El peso del prejuicio puede llevar a mutilar los puntos esenciales de un documento, falseándolo. Un caso “de libro” es la forma como trata Preston una carta de Francisco Franco a su hermano Ramón, tras el fracaso del golpe militar con que quisieron imponerse los republicanos en diciembre de 1930. Ramón, un exaltado izquierdista por entonces, se había exiliado y pedía ayuda a Francisco, el cual le contestó con una misiva del máximo interés para el historiador, porque descubre la actitud política del futuro Caudillo. Pero Preston se limita a comentar: “Francisco demostró un interés compasivo hacia Mi querido y desgraciado hermano”, enviándole algún dinero y recomendándole que se apartara del “odio y la pasión”, etc. Estas frases apenas si tienen algún valor personal, y dejan al margen el punto clave de la carta: “La evolución razonada de las ideas y los pueblos, democratizándose dentro de la ley, constituye el verdadero progreso de la patria, y toda revolución extremista y violenta la arrastrará a la más odiosa de las tiranías”. Estas frases explican en gran medida la disciplinada actitud de Francisco Franco ante la república. Como es sabido, pero poco señalado, fue el último en rebelarse contra ella, después de que lo hubieran hecho desde los anarquistas a Azaña o Sanjurjo, pasando por los socialistas, los nacionalistas catalanes y los comunistas.

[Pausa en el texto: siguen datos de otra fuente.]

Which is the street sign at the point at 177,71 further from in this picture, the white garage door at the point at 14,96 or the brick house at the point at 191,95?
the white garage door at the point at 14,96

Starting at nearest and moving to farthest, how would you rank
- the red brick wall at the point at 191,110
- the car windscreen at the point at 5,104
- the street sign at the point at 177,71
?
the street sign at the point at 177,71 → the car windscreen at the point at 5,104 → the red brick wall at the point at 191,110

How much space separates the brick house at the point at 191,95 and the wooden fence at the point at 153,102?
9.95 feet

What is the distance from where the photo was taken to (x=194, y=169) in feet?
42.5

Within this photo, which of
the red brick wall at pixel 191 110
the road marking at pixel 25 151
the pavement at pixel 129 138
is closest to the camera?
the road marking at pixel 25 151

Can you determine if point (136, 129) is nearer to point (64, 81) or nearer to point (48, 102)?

Se rebeló entonces contra un proceso revolucionario, concluyendo que la democracia no podía funcionar en España. Un principiante podría caer en el error de Preston con la carta, pero, al no tratarse de ningún principiante, difícilmente podemos dejar de atribuir el fallo a una manipulación deliberada.
Sirvan estos ejemplos como indicación de ciertas dificultades en el manejo de la documentación primaria y su reproducción, ante las que debe prevenirse el investigador, sobre todo si es joven. No se reduce todo a consultar archivos, como dicen pomposamente ahora algunos historiadores de la rama progre, incapaces de cumplir sus propias recomendaciones. Capaces de escribir, en cambio, como Tusell sobre mí: “Se trata de un polemista que utiliza fuentes secundarias y libros muy conocidos para defender unas tesis elaboradas con carácter previo, nada originales pero de uso inmediato para la política”. Cualquiera que haya leído mi trilogía sobre la guerra civil puede comprobar con qué desvergüenza pueden mentir unos autodeclarados “historiadores profesionales”, muy malos profesionales en todo caso.
Yo me he molestado en demostrar concretamente numerosos y graves errores de método, de datos y de análisis en Tusell, Preston, Reig, Juliá y bastantes más, mientras que ellos no han podido en ningún caso hacer lo propio conmigo. Ellos se han limitado siempre a declaraciones tan generales y vacuas como las citadas, que leo ahora en un comentario del nacionalista catalán Borja de Riquer, otro de esos historiadores que tanto contribuyen al desprestigio de nuestra universidad. Sobre él hice algunas observaciones críticas en el libro Una historia chocante, y ahora parece querer vengarse tomando a Tusell como escudo. Pobre escudo.